→ Selected excerpt:
Prep   -   (30 min - 10 min work)
  1. Slice BEEF across the grain into bite size medallions about 1/8 inch thick.
  2. Slice GINGER very thin and chop fine. Crush GARLIC and chop fine. Chop Scallions fine. Mix all Marinade Items and massage into the Beef. Let marinate for at least 20 minutes (or 3 times as long in the fridge).
  3. Tear or cut leaves from BOK CHOY into pieces about 1-1/2 inches on a side. Slice the stems about 1/2 inch wide and keep separate.
  4. Slice MUSHROOMS about 1/8 inch thick.
  5. Mix all Sauce Items.
RUN   -   (12 min)
  1. In a wok or spacious sauté pan heat Oil over high heat. Stir in Beef and fry stirring until it has completely lost its raw color and all exuded liquid has evaporated.
  2. Stir in Choy Stems and Mushrooms. Fry stirring about 2 minutes, then stir in Choy Leaves. Fry stirring another 2 minutes or until the stems are crisp tender.
  3. Stir in the Sauce Mix and cook stirring until it comes to a boil.
  4. Serve hot with plenty of steamed medium grain rice.

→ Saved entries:
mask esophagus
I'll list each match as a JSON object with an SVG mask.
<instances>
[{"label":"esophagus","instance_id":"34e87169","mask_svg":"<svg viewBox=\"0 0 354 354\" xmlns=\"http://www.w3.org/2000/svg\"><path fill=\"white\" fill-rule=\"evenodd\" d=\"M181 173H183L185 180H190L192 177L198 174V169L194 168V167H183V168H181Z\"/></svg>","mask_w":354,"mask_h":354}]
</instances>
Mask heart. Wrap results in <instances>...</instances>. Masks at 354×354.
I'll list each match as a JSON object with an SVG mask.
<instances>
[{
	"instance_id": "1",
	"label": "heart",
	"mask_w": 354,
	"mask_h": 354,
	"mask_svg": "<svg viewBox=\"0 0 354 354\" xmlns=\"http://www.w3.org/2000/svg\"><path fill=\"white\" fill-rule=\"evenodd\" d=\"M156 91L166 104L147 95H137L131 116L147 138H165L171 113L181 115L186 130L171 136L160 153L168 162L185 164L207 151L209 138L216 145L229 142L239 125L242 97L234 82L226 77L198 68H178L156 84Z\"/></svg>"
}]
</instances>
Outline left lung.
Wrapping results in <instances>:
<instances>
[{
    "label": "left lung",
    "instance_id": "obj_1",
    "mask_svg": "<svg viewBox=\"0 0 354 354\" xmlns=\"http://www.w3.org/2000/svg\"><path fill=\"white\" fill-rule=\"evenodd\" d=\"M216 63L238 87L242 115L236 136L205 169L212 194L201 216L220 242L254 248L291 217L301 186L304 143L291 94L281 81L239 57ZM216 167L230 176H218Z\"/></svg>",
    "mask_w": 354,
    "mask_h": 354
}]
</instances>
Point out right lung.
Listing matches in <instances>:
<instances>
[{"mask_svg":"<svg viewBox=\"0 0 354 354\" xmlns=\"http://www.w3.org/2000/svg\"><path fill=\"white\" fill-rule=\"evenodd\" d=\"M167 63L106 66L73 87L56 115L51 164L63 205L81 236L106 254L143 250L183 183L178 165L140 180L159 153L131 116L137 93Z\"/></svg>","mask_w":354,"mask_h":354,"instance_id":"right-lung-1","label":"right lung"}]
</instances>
--
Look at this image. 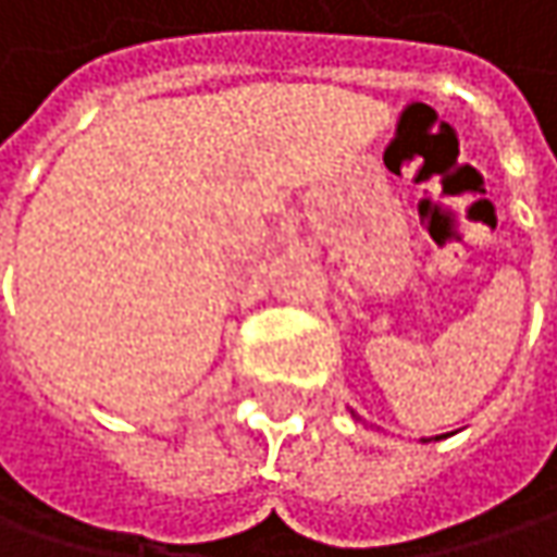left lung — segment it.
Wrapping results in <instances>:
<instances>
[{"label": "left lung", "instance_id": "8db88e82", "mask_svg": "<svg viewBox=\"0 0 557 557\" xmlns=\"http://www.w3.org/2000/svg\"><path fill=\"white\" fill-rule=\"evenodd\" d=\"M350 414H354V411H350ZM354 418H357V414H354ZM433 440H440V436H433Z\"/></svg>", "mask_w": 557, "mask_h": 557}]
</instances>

→ Aim:
Write the next part of the beef and bok choy stir-fry recipe, picking up after its final step.

→ Task response:
NOTES:
  1. Beef:

      Weight is for boneless with all excess fat removed. Cooking time is very short, so a reasonably tender cut is appropriate. Shoulder is fine as long as it's clear meat with very little membrane and no gristle.
  2. Sesame Oil:

      This should be the dark Asian sesame oil made from toasted seeds.
  3. Potato Starch:

      The pattern recipe called for katakuriko, but the lily this starch is made from is very slow growing, has been badly over-harvested, and starch from it's root is very expensive. The name has come to mean "potato starch".
  4. Sugar:

      I have given 1/2 the amount of sugar called for in the pattern recipe - but I actually leave it out entirely. Sugar is evil. On the other hand, the recipe tastes more Japanese with sugar - the Japanese are very big on sugar sweetened sauces.
  5. Bok Choy:

      I made this recipe with the very small white stemmed bok choy easily available here in Los Angeles. The pattern recipe used the green stemmed Shanghai bok choy (sold as "baby bok choy" in the markets). That would be a better choice if very small white stemmed bok choy is not available in your markets. With Shanghai bok choy it isn't so important to keep the stems and leaves separate. For details see our Asian Greens page.
  6. Mushrooms

      Regular white mushrooms are OK for this dish, but I prefer the small King Trumpet Oyster mushrooms now grown in volume here in California. They are typically 5 inches tall and about 1-1/4 inches in diameter, have very good texture, better flavor and can be kept in the refrigerator for weeks in their plastic bag. For details see our Oyster Mushrooms page.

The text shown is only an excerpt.